• _Activities_:
A - Do these statements agree with the forum thread about Intel's chips? (i) Intel realized there is no economical way to scale a P4-based architecture past two cores. (ii) Intel has announced a desktop version of the Pentium M. (iii) Apple goes to Intel in the 2006-2007 time frame because of high-performance chips on Intel's roadmap. Answer yes or no for each, quoting the deciding words.
B - In the forum thread about Intel's chips, what kind of traditional apps does one poster expect to suffer badly if the individual cores aren't very high performing?
C - Carry on the forum thread about Intel's chips from where it stops.

• _Document excerpt_:
Re:What does this mean?

[merpaholic]

Yep this is exactly what they've been building up to for a year or two now, ever since AMD trounced them so badly with performance per watt (and they realized there is no economical way they can scale a P4 based architecture past two cores).

I really do hope they keep the high performance per core that the pentium m architecture can offer. Having 8 cores is nice, but if they individually aren't very high performing, traditional apps like games are going to suffer badly on such an architecture.

I know game devs are being pushed this way anyways with the latest consoles, but it doesn't mean its going to work out that great (you can only parallelize something like a game engine so far before you hit severely diminishing returns or have a debugging nightmare on your hands). It'll be pretty important for quite some time to have a single core that really pump out those IPCs.

Re:What does this mean?

[dbrutus]

I have a hunch that Steve Jobs knows. Apple goes to Intel during the 2006-2007 time frame because of their low power consumption chips out there on their roadmap. Now Intel is launching low power consumption chips. I would be shocked if Apple didn't have access to early chips as a condition for switching architectures.

Re:What does this mean?

[default+luser]

Yes, that's the first thing I thought of. I've read that dual-core and 64-bit versions of the Pentium M with improved FPU performance have been in the works. The key fact here is that Intel has NEVER announced a desktop version of the Pentium M, even though the rumor mill has made the phasing out of the P4 a certainty. So, TECHNICALLY, it's a new CPU architecture.

• _Entries supplied_:
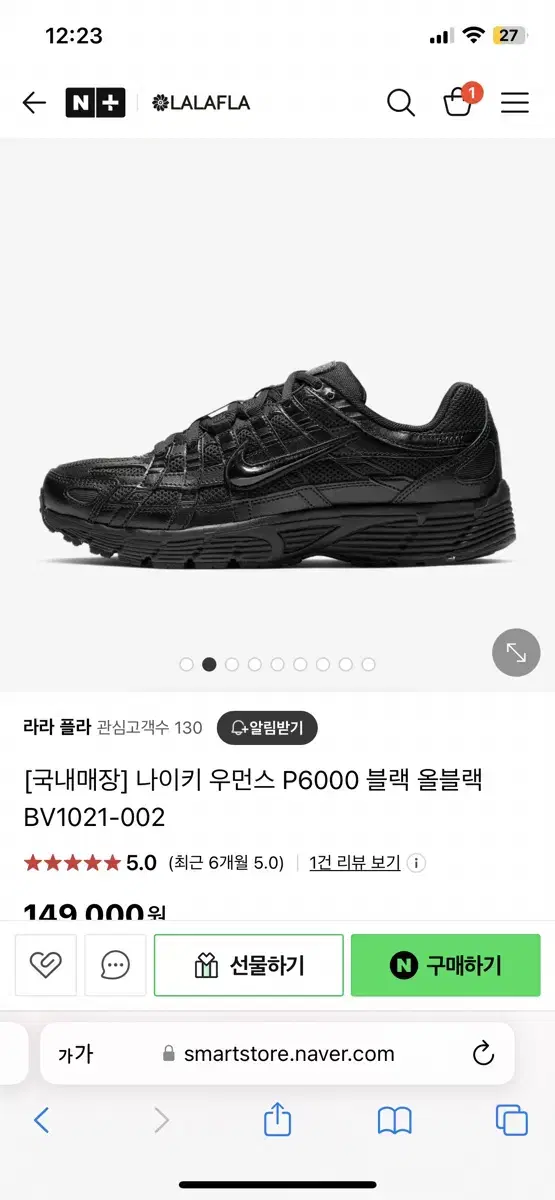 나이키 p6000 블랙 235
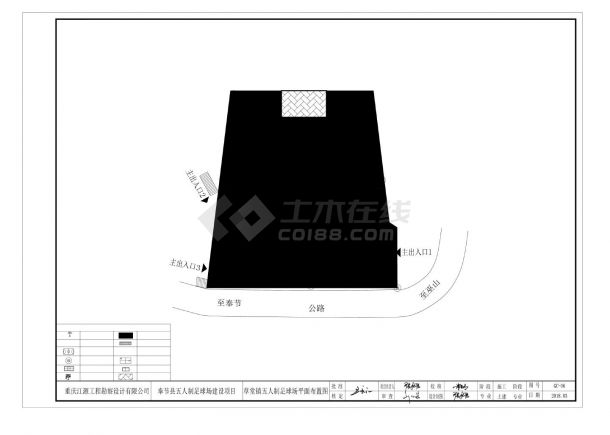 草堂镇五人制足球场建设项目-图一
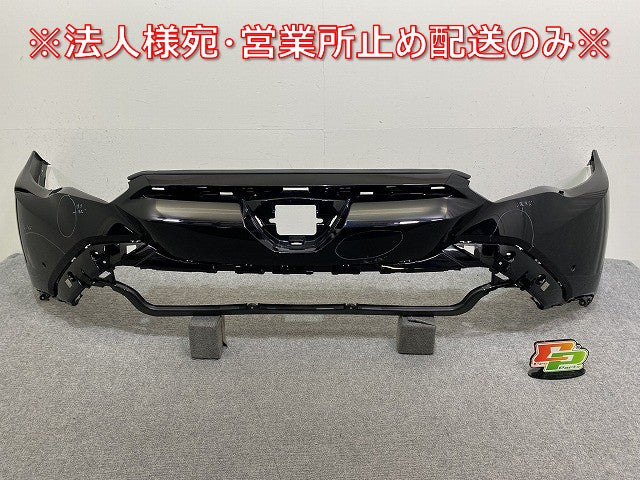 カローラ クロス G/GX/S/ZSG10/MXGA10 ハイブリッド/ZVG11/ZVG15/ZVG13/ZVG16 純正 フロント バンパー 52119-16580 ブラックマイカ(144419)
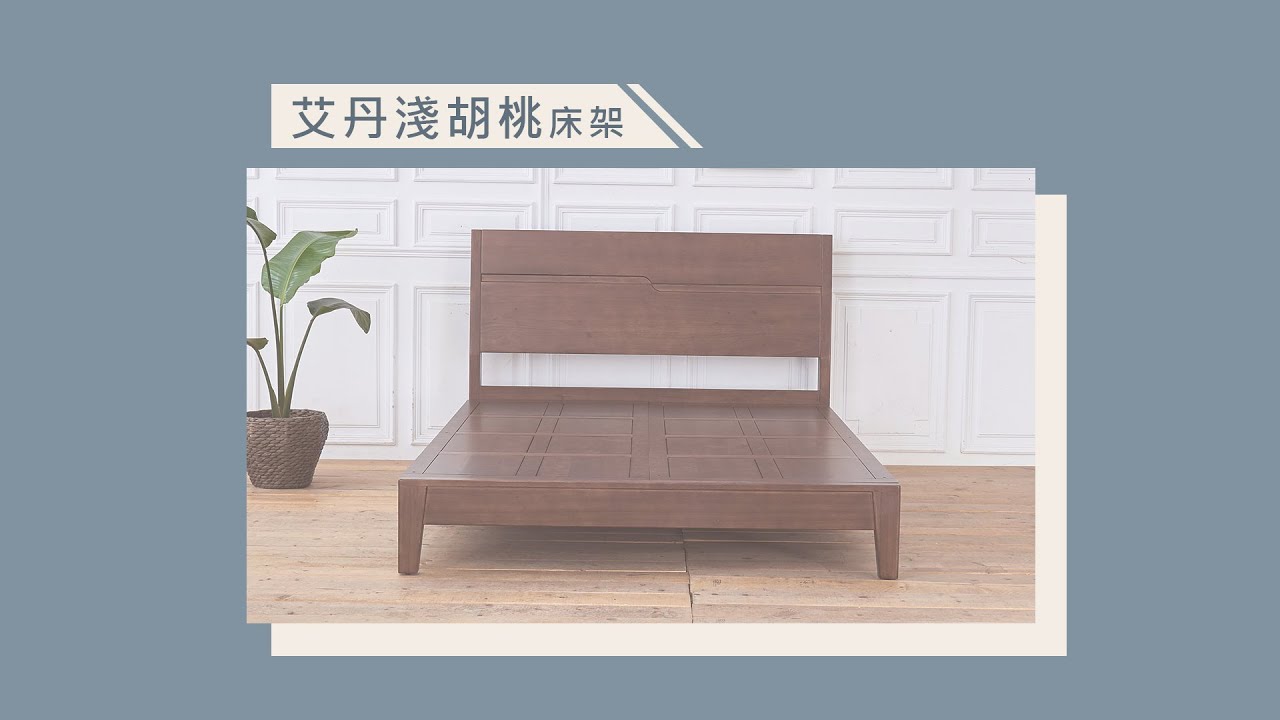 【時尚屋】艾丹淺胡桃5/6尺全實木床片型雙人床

--

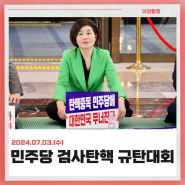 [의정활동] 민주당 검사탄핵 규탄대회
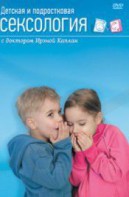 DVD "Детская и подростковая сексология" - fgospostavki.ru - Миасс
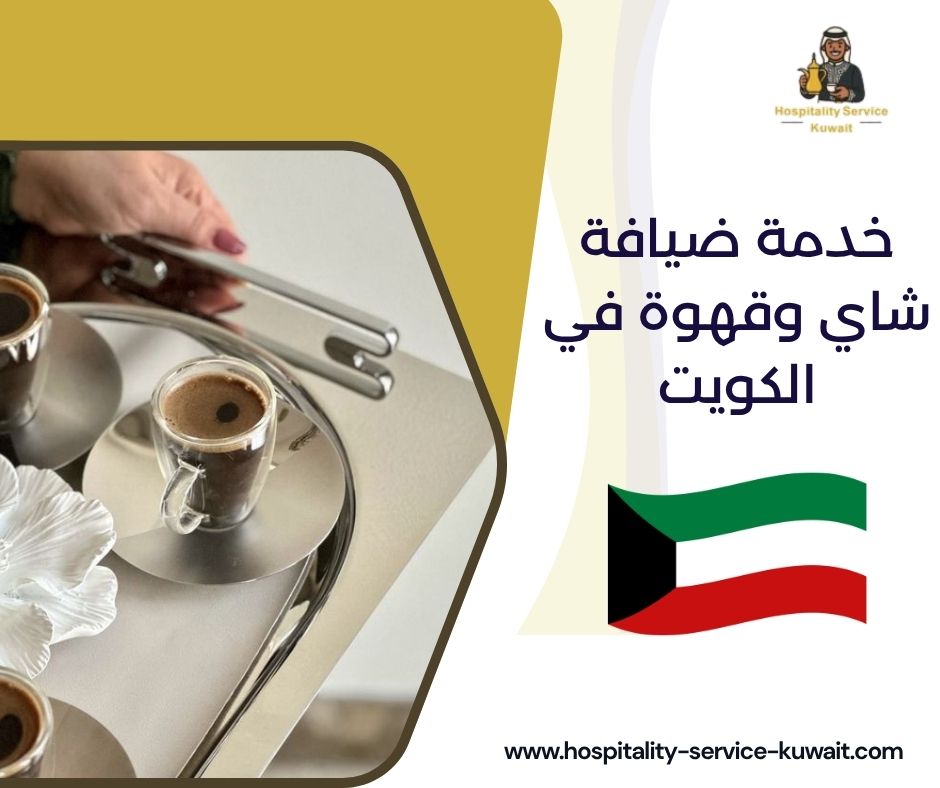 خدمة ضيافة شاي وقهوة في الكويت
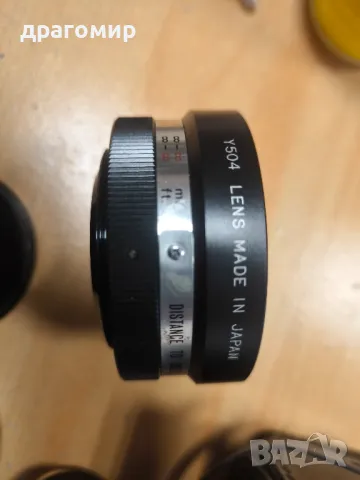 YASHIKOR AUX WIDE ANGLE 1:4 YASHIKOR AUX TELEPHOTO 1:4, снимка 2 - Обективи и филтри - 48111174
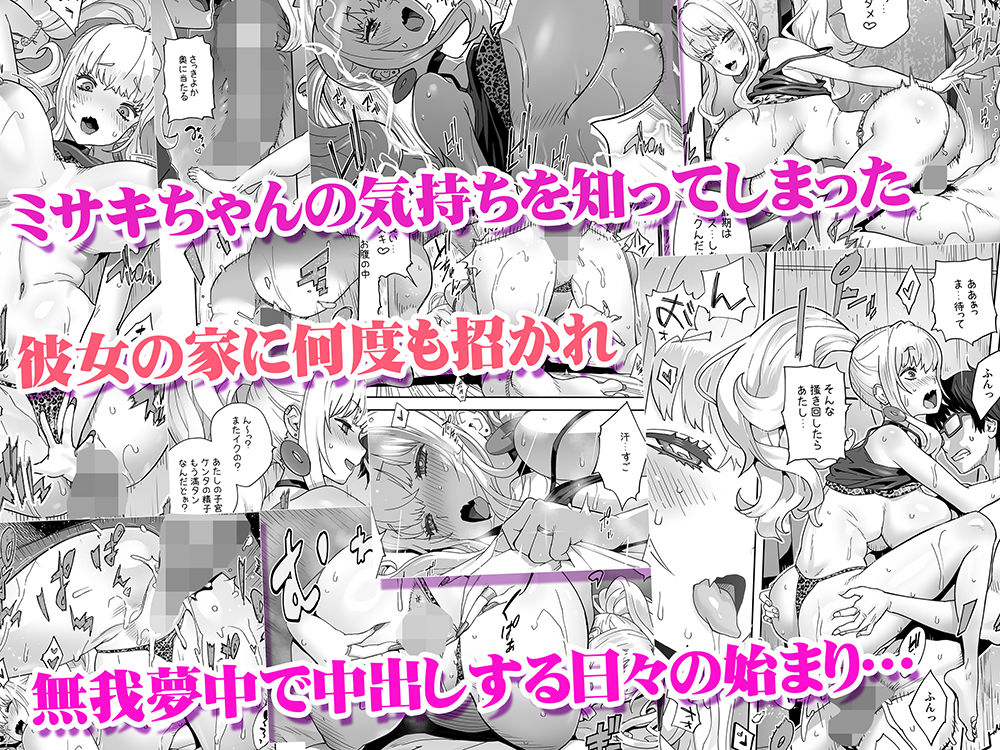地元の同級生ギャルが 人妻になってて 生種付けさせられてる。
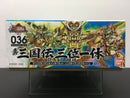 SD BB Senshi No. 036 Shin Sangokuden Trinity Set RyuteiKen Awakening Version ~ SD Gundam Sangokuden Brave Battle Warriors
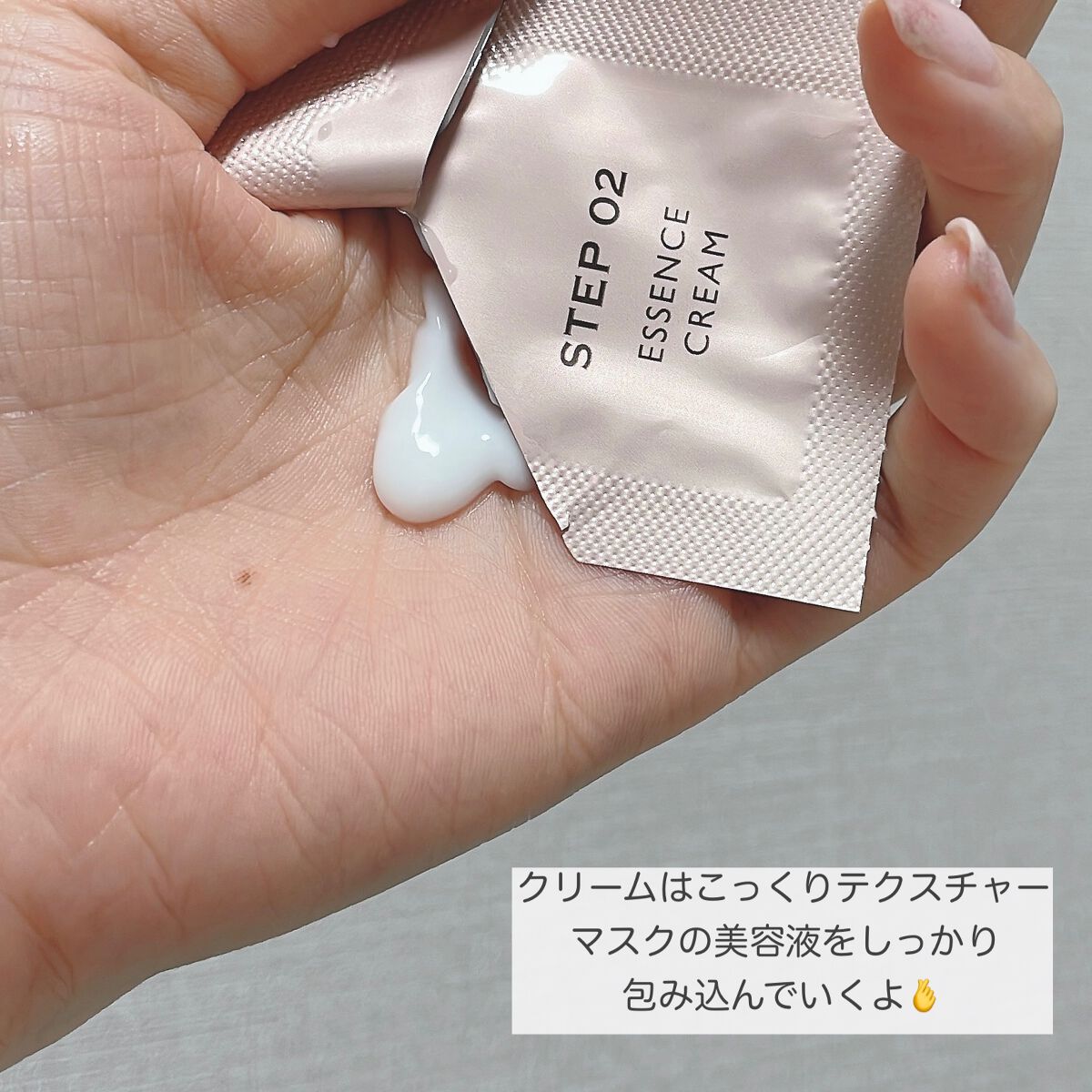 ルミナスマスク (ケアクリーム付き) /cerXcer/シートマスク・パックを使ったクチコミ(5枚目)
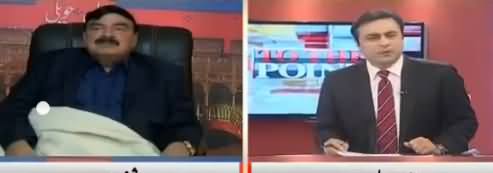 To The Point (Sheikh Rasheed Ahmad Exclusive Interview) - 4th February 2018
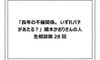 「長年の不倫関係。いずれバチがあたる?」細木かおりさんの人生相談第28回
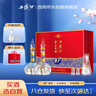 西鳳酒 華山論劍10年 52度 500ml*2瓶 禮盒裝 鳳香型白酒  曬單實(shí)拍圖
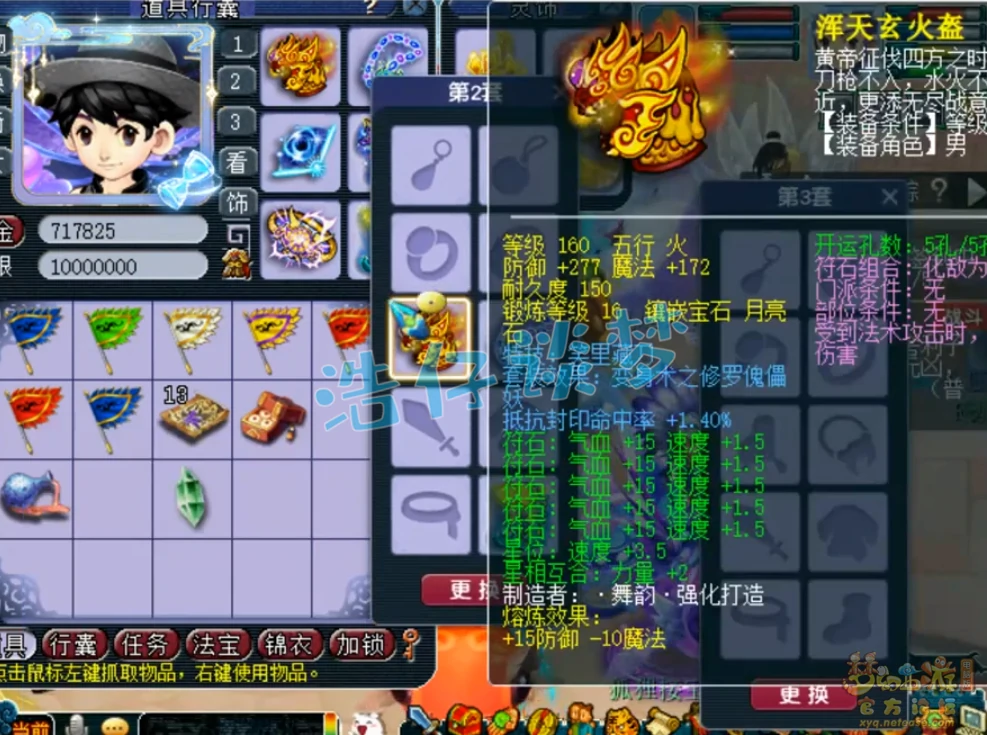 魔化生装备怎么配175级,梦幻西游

==

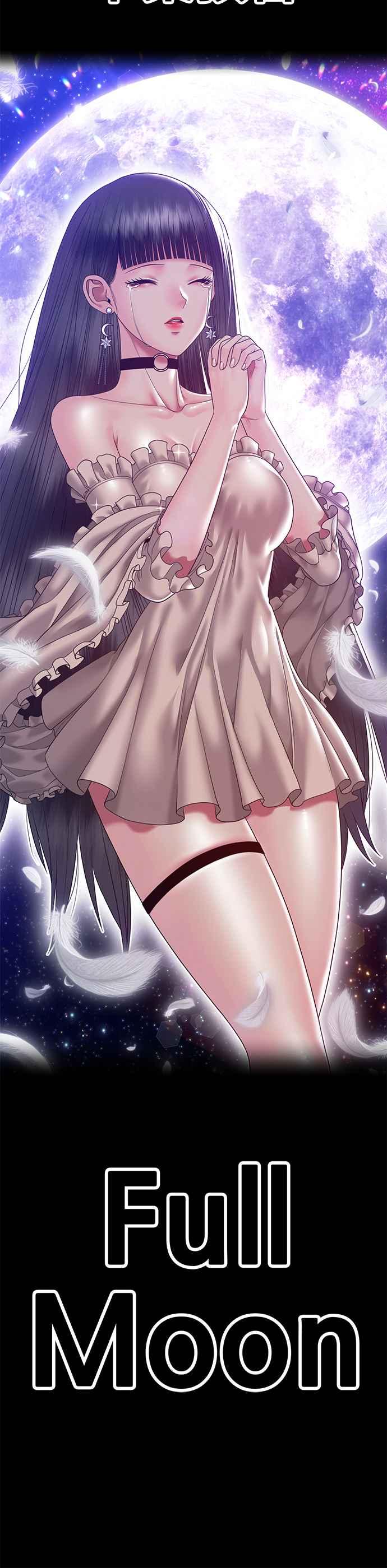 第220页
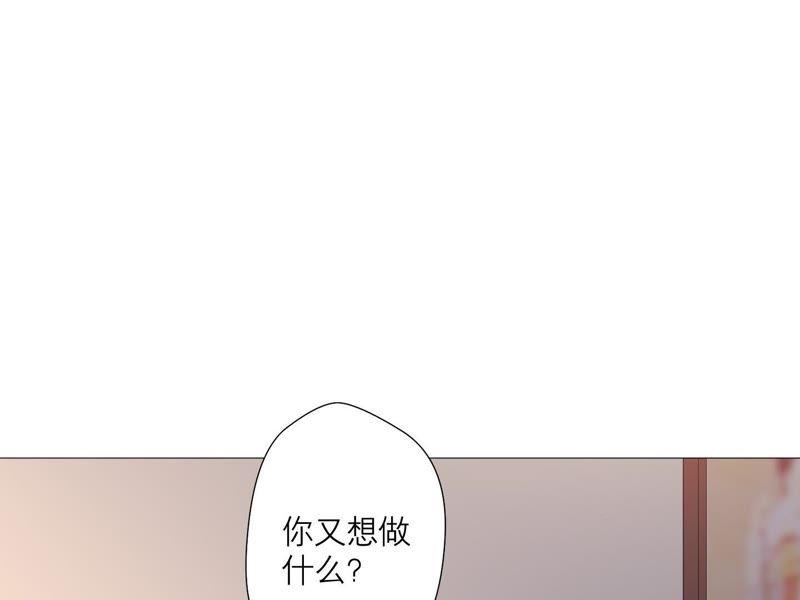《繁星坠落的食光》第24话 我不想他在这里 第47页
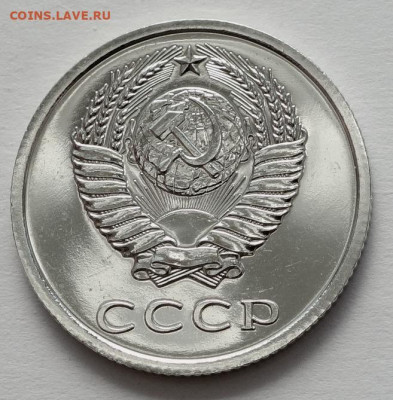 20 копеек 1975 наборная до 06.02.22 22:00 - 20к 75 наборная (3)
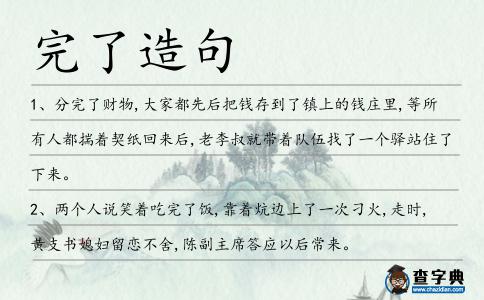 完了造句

• _Results for each task_:
A -
(i) Yes: "they realized there is no economical way they can scale a P4 based architecture past two cores"
(ii) No: "Intel has NEVER announced a desktop version of the Pentium M"
(iii) No: "because of their low power consumption chips out there on their roadmap"

B - Games.

C -
These will probably be announced as desktop-only chips, and should be available within a year. 18 months...no way Intel will wait that long.

Re:What does this mean?

[pjbass]

Being someone who works in the logic development side of Intel, I can say for a fact they know exactly what they're talking about, and it's not marketing FUD. Think of how long it takes to make a chip design (I'll give you a hint - it's roughly 1-2 years for a rev. 0 design, with 6 months to a year more for a production-worthy design to be available). If we're announcing something next month, be rest assured that the designs, expectations, and work have already been done in knowing what this beast will look like on the other side.

Quintuple Core!

[danielDamage]

You remember back in the day when processors had only one core?

It's Conroe

[Hack+Jandy]

Conroe according to Anandtech...
http://anandtech.com/cpuchipsets/showdoc.aspx?i=24 92

HJ

Announcement

[Ryan+Stortz]

Who wants to bet that the announcement includes a integrated memory controller? I wouldn't be suprised if they just licenced Opteron technology from AMD; it would be alot cheaper than developing their own. Although, they could always just outright steal it.

Re:Announcement

[AKAImBatman]

I wouldn't be suprised if they just licenced Opteron technology from AMD

Intel already did that with their EM64T technology. It's already present in the latest Xeon processors, and is now considered the future of the x86 platform.

Intel has pretty much admitted that they got egg on their face for that one. Especially since one of the purposes of the Itanium design was to create an architecture under which the AMD cross-licensing deals wouldn't apply. Talk about backfiring.

Not a user-perceptable change.

[sbaker]

On NPR this morning, they mentioned that Intel had said that a typical PC user wouldn't notice any change as a result of this new architecture. So one presumes this means no major instruction set revisions or anything.

Re:Not a user-perceptable change.

[ArsonSmith]

When Apple said they would switch to intel what they didn't say was that Intel was switching to PPC.

Re:Not a user-perceptable change.

[moosesocks]

Mod parent up as insightful!

A lot of intel's planned 'improvements' closely mirror the major advantages of PowerPC architecture. Intel has clearly been influenced by Apple or is trying to push IBM out of the high-end market.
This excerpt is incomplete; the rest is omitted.